*** Records for the exercise

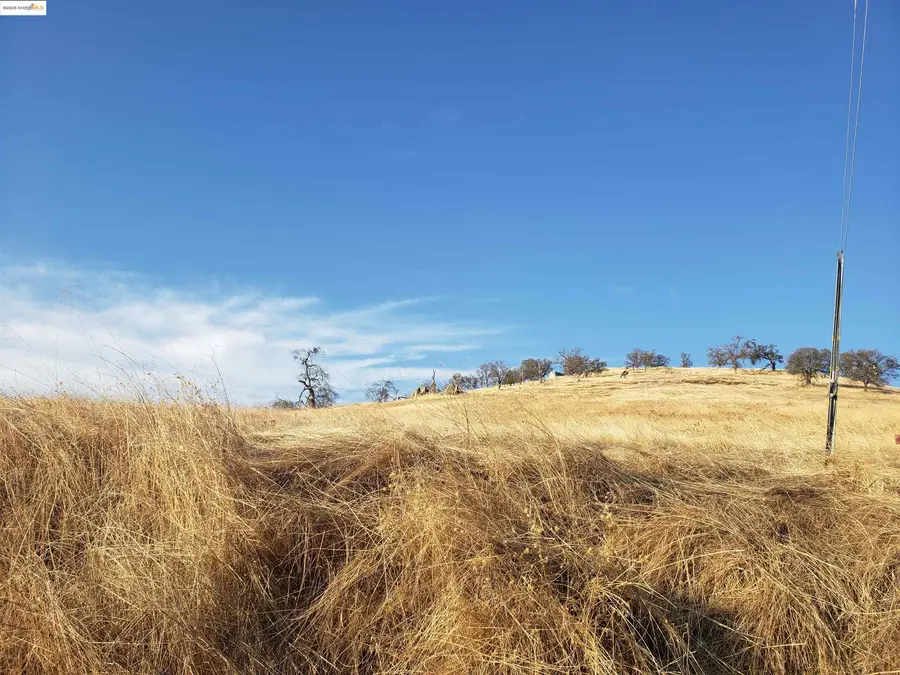 2417 Adelfa, La Grange, CA 95329 - Image #3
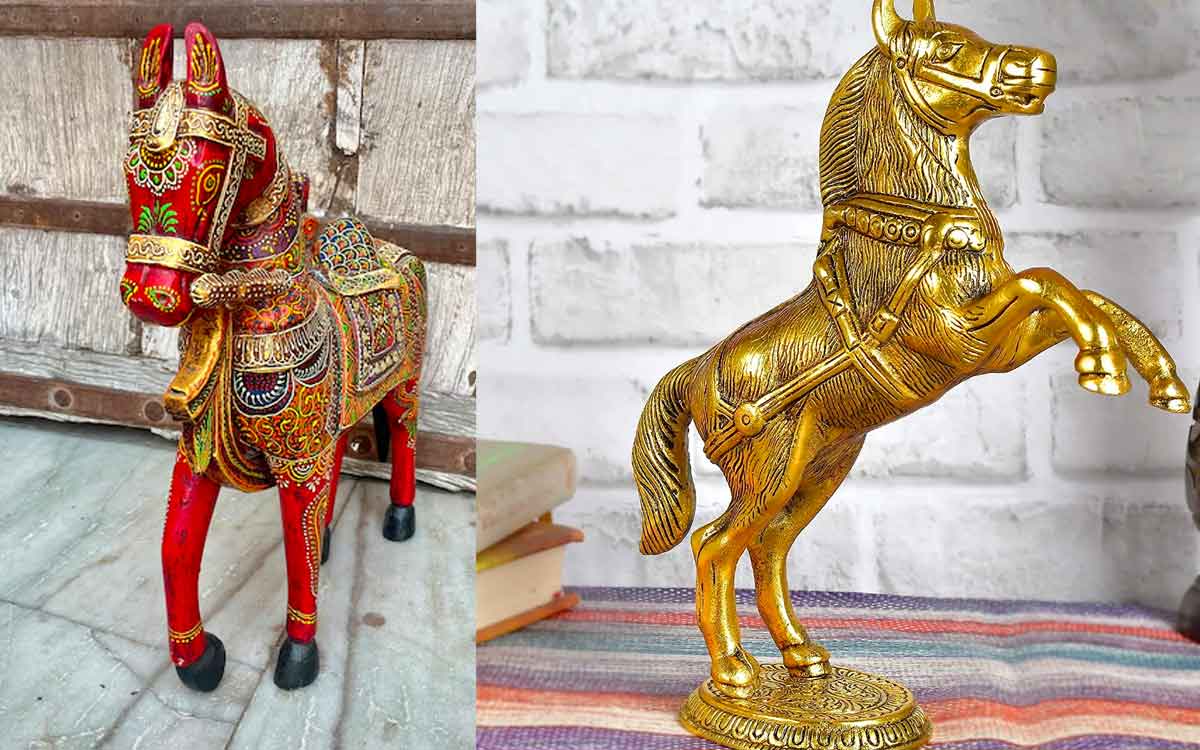 put horse idol in home like this for luck and wealth 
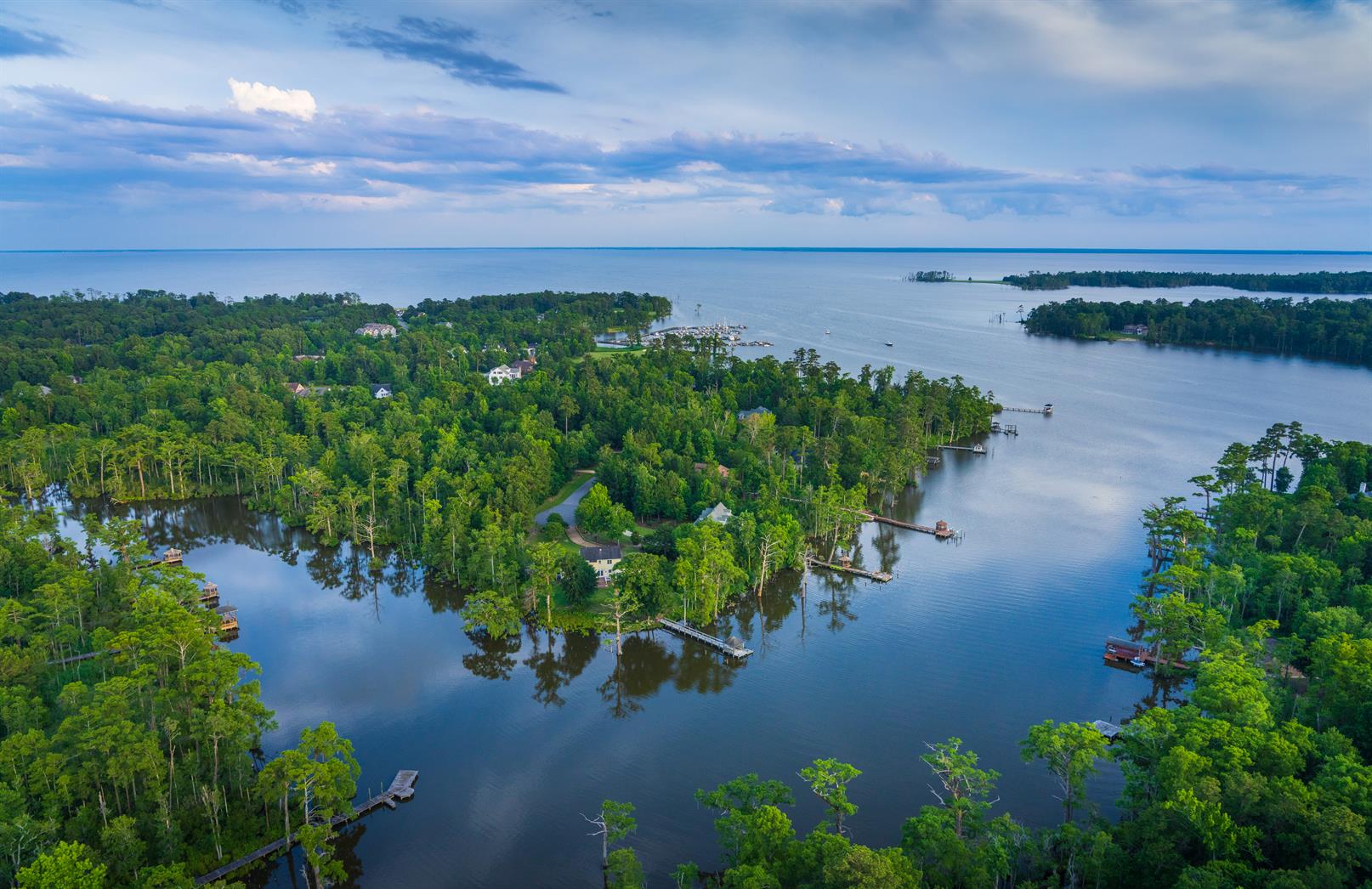 available home in Colonial Village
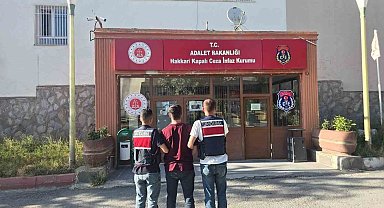 Hakkari'de aranan 4 hükümlü JASAT operasyonuyla yakalandı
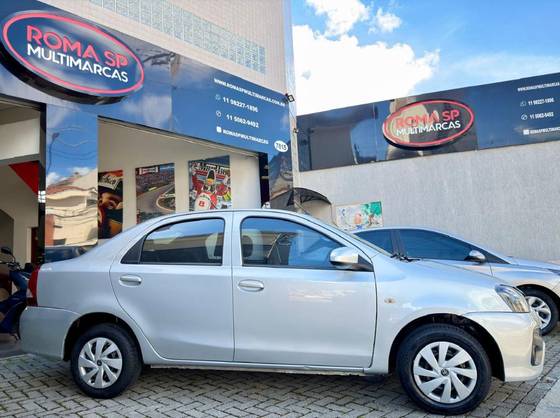 TOYOTA ETIOS 1.5 X SEDAN 16V FLEX 4P AUTOMÁTICO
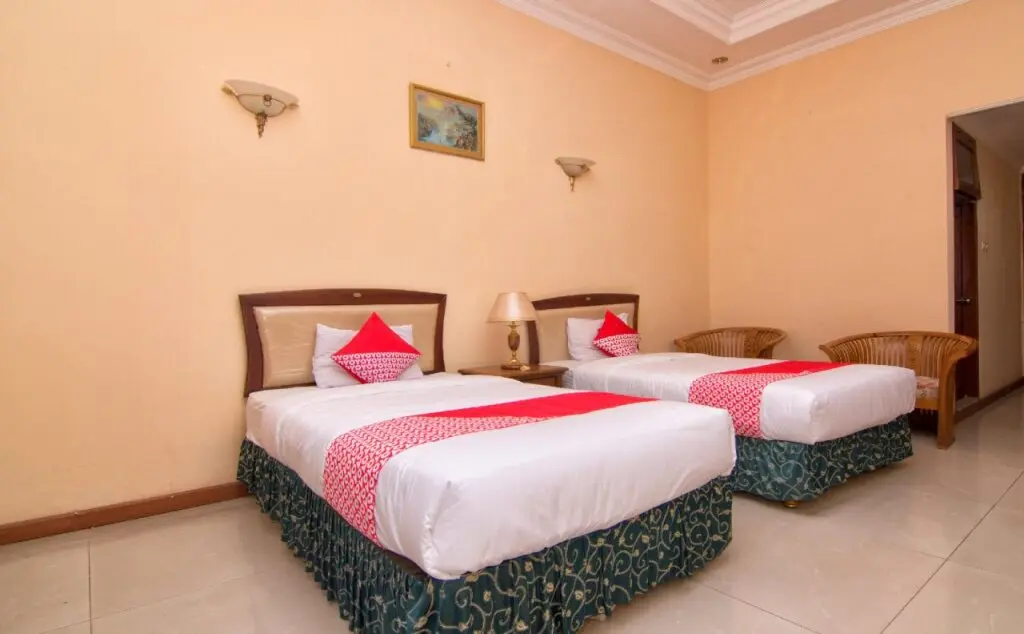 Чилачап: Capital O 2205 Hotel 3 Intan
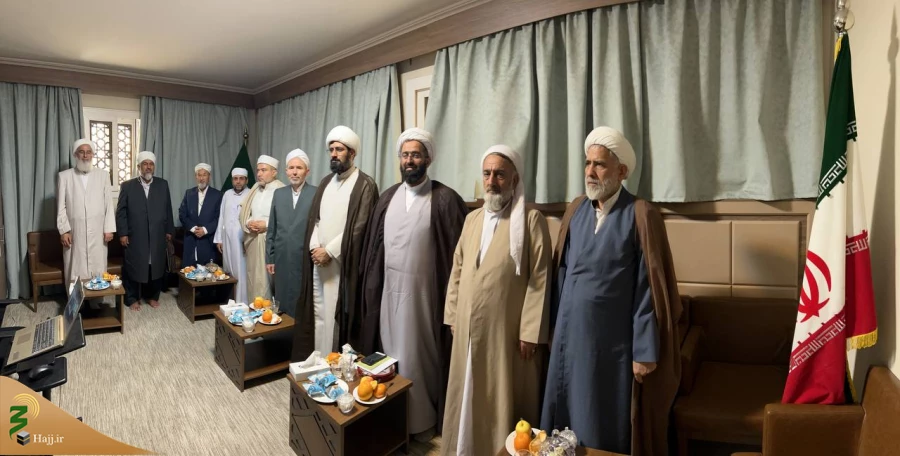 در مدینه منوره انجام شد ؛

هم‌اندیشی مسئولان بعثه رهبری و علمای اهل سنت  16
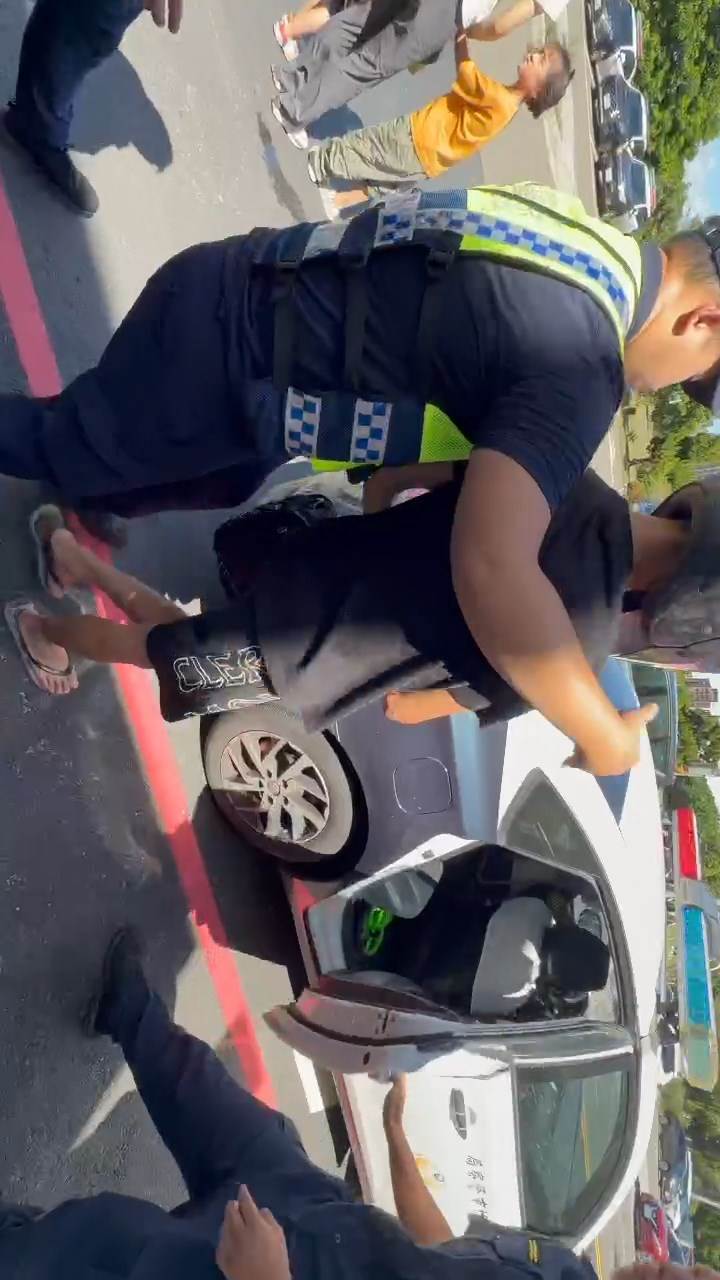 780122871.950042.mp4_snapshot_00.04.944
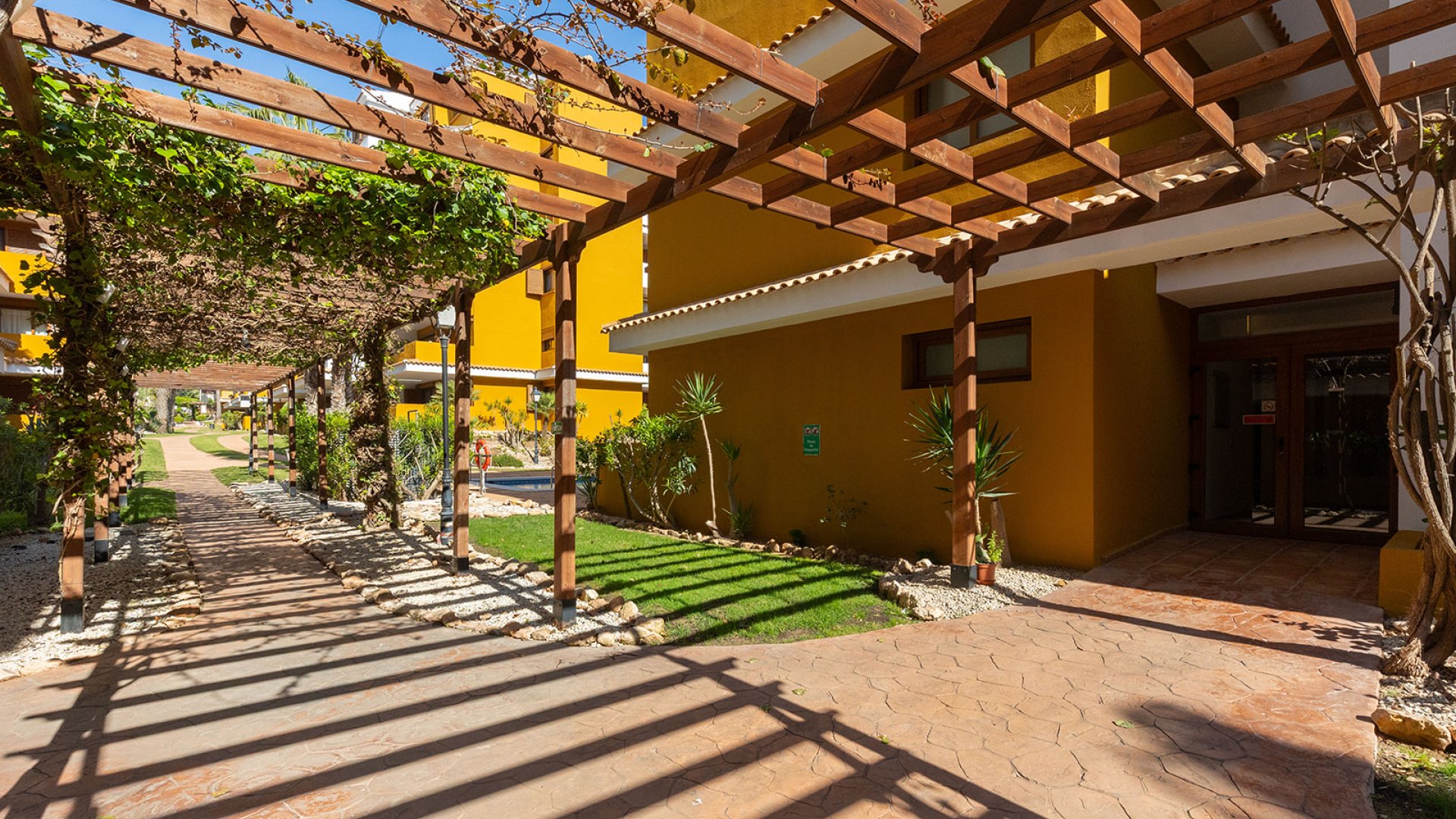 Reventa - Apartamentos -
Torrevieja - Punta Prima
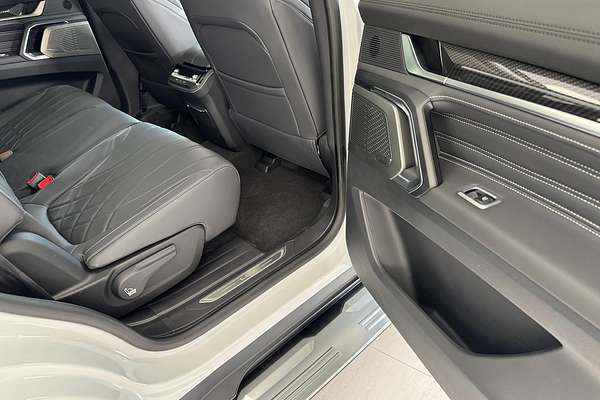 2025 LDV D90 Executive SV9A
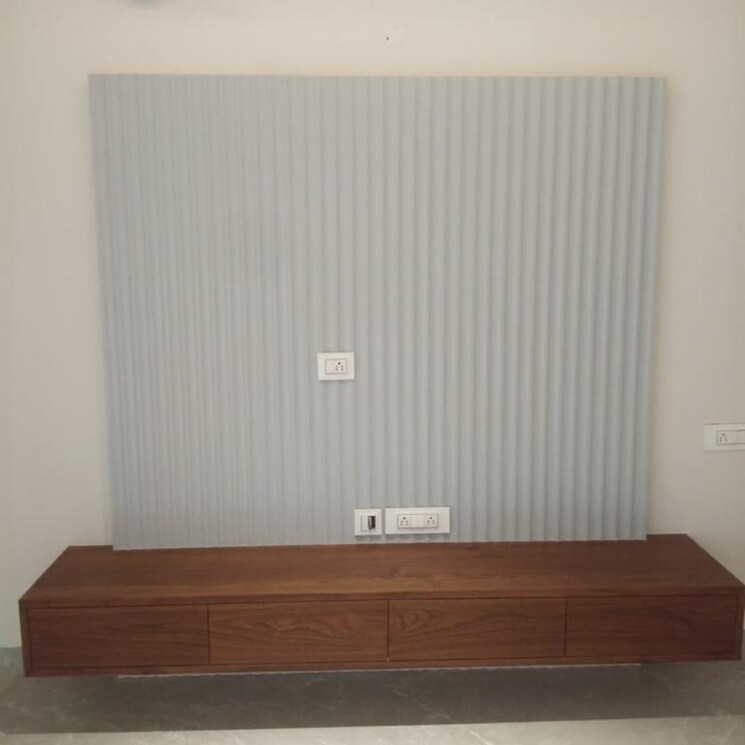 Room, sector 6 4 Bedroom 350 Sq.Yd. Builder Floor In Sector 6 Panchkula 9591143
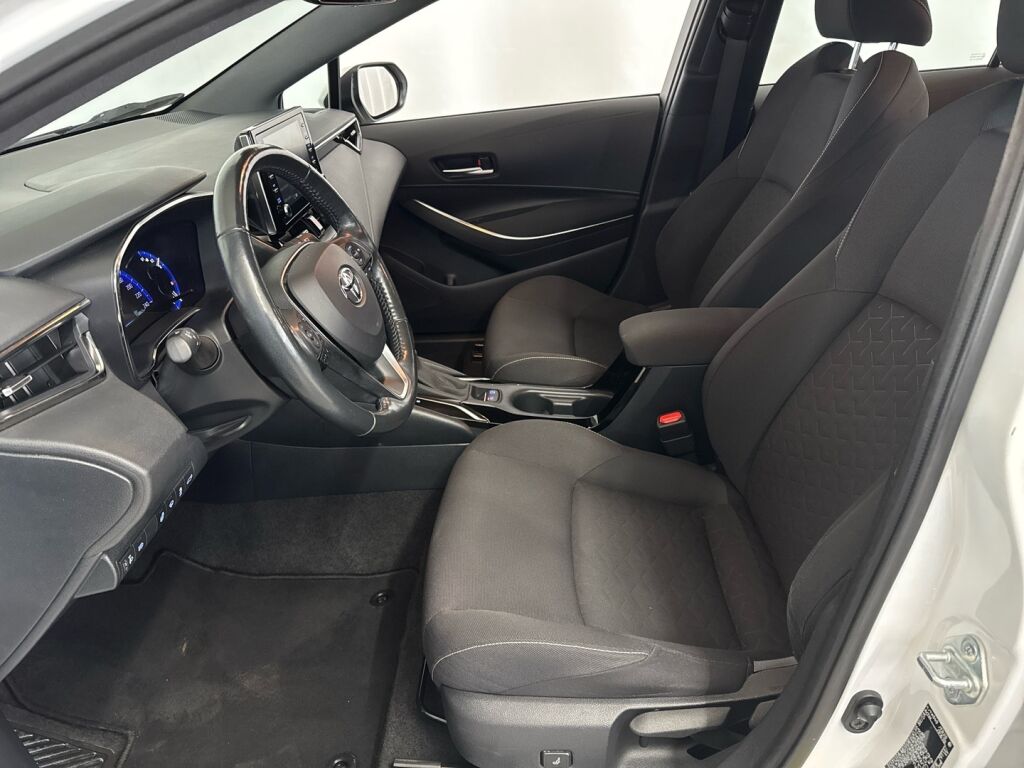 Toyota Corolla 2021 Valkoinen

******

Task objective
Each line from the one containing "available home in Colonial Village" down to the final line of the records above must be reproduced exactly; no pictures go into the copy.

Result for this exercise
 available home in Colonial Village
 Hakkari'de aranan 4 hükümlü JASAT operasyonuyla yakalandı
 TOYOTA ETIOS 1.5 X SEDAN 16V FLEX 4P AUTOMÁTICO
 Чилачап: Capital O 2205 Hotel 3 Intan
 در مدینه منوره انجام شد ؛

هم‌اندیشی مسئولان بعثه رهبری و علمای اهل سنت  16
 780122871.950042.mp4_snapshot_00.04.944
 Reventa - Apartamentos -
Torrevieja - Punta Prima
 2025 LDV D90 Executive SV9A
 Room, sector 6 4 Bedroom 350 Sq.Yd. Builder Floor In Sector 6 Panchkula 9591143
 Toyota Corolla 2021 Valkoinen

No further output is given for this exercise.